10Years Experience with an MBA Seeking Entry-Level Position
Deciding to leave the workforce after working over a decade in the media industry and being quite comfortable in both my career and finances was the hardest and easiest decision I made. Almost four years later, I resent the outcome, but not my decision.
My family was excited about my new life as a stay-at-home mom. We just gave birth to our son, and our daughter was entering preschool. I was now able to fully manage the construction of our new home. And we figured once all was settled, going back to work wouldn’t be an issue. I had over 10-years agency experience, good relationships with my peers, clients and colleagues, and a bachelor and masters degress in marketing. So, devoting 5 years to my family seemed small in the big picture.

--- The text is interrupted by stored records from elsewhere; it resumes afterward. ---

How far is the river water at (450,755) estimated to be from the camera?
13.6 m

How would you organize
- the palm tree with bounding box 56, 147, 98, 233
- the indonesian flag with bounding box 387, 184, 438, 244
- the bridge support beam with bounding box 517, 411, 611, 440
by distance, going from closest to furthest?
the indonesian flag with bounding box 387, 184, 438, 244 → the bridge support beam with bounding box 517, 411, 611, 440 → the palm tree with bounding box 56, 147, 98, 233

After 3 years, I was ready to go back. The house was completed in just over a year, we moved in and now call it our home. Our older one started school full-time and our younger was entering preschool. It took me a few weeks to update my resume (which I hadn’t touched since post-college!) and get myself set up on several career sites. Once I felt what I put together was presentable, I submitted my cover letter and resume to numerous postings for which I technically fit their qualifications. But it felt like I was sending applications to a black hole.
When I finally got some call-backs, the first comment was usually “So, I see you’re not currently employed?”. I share my story about deciding to be a temporary stay-at-home-mom, which everyone finds admirable, but I sense the disappointment in their tone. These calls go no where. When I ask for feedback, the suggestion is … to “look at more entry-level positions instead“.
After months of my ego and my confidence getting shot, I started looking into how to take this challenge and turn it into an opportunity. I created my own unpaid adult-internship with a local ad agency. So there I was, in my 30’s, interning because, apparently, I was un-hireable. The decision to raise my kids killed my career. Imagine if I stuck to the full 5 years!
Was it worth it? Absolutely. I was there for every moment for both of my kids. As a mom, you always get the advice about how kids grow up so fast and to cherish the moments. I did exactly that. I walked the walk.
Was it easy? Absolutely NOT. As someone who is career-driven, being a stay-at-home-mom took a toll on my psyche. But I’ll leave that for another post.
Where am I now? With the internship, it put a ‘recent’ line item on my resume and the responses finally started coming in. I still had to share my story to explain how I went from a mid-level manager to an intern, but now employers saw someone who was ambitious. I got hired.
Employers are missing out on a strong breed of women
by passing over moms looking to return to the workforce.
Here’s the thing – there’s no person more ambitious than a mom, especially a mom who is looking to take care of her family but also wants to take care of herself. Employers are missing out on a strong breed of women by passing over moms looking to return to the workforce. Our priorities are balanced. Our goals our greater. Our commitment is stronger. We are not entry-level.